Skip to content

Bootstrap

Full cluster rebuild from zero. You need this repo, aKeyless access, and Backblaze B2 credentials.

Prerequisites

  • Three nodes on the network with Talos ISO booted
  • mise installed locally with all tools activated (just, talosctl, kubectl, flux, helm)
  • aKeyless credentials available
  • Backblaze B2 credentials for CNPG database recovery

Stage Order

flowchart TD
    A["1. Install Talos"] --> B["2. Bootstrap K8s"]
    B --> C["3. Fetch kubeconfig"]
    C --> D["4. Wait for nodes"]
    D --> E["5. Apply namespaces"]
    E --> F["6. Import Rook-Ceph ¹"]
    F --> G["7. Apply resources"]
    G --> H["8. Apply CRDs"]
    H --> I["9. Apply core apps ²"]
    I --> J(["10. Flux takes over"])
    J --> K["11. Restore CNPG from B2"]

    style J fill:#4051b5,color:#fff

¹ Only if restoring an existing cluster   ² Cilium → CoreDNS → cert-manager → external-secrets

Stage Command Notes
1. Install Talos just bootstrap talos
2. Bootstrap K8s just bootstrap kube
3. Fetch kubeconfig just bootstrap kubeconfig
4. Wait for nodes just bootstrap wait
5. Apply namespaces just bootstrap namespaces
6. Import Rook-Ceph just bootstrap rook-ceph-external Only if restoring
7. Apply resources just bootstrap resources
8. Apply CRDs just bootstrap crds
9. Apply core apps just bootstrap apps Cilium → CoreDNS → cert-manager → external-secrets
10. Flux takes over Reconciles everything else from Git
11. Restore databases just bootstrap cnpg Recovers CNPG clusters from B2 backups

Post-Bootstrap Checks

# Ceph cluster healthy
kubectl get cephcluster -n rook-ceph

# All Kustomizations ready
kubectl get ks -A | grep -v True

# DNS resolving
dig @10.43.0.10 kubernetes.default.svc.cluster.local

# Cloudflared tunnel running
kubectl get pods -n network -l app=cloudflared

# CNPG clusters healthy
kubectl get cluster -n database

Restoring VolSync Backups

For apps with PVC data (config, state — not databases):

just kube volsync-restore <ns> <name> <previous>

This handles the full flow: suspend the app → delete the existing PVC → VolSync Volume Populator creates a new PVC from the backup → resume the app.
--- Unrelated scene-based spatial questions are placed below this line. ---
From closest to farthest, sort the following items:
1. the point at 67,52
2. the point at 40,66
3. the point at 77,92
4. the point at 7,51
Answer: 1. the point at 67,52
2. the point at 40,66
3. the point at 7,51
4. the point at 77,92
Check available snapshots first: just kube volsync-list <ns> <name>

Important Notes

Upgrade order matters

Always upgrade Talos first (just talos upgrade-node <node>), then Kubernetes (just talos upgrade-k8s <version>). Never the other way around.

Don't manually recreate CNPG clusters

CNPG recovery uses Barman-cloud backups from B2. Use just bootstrap cnpg — it handles the restore process.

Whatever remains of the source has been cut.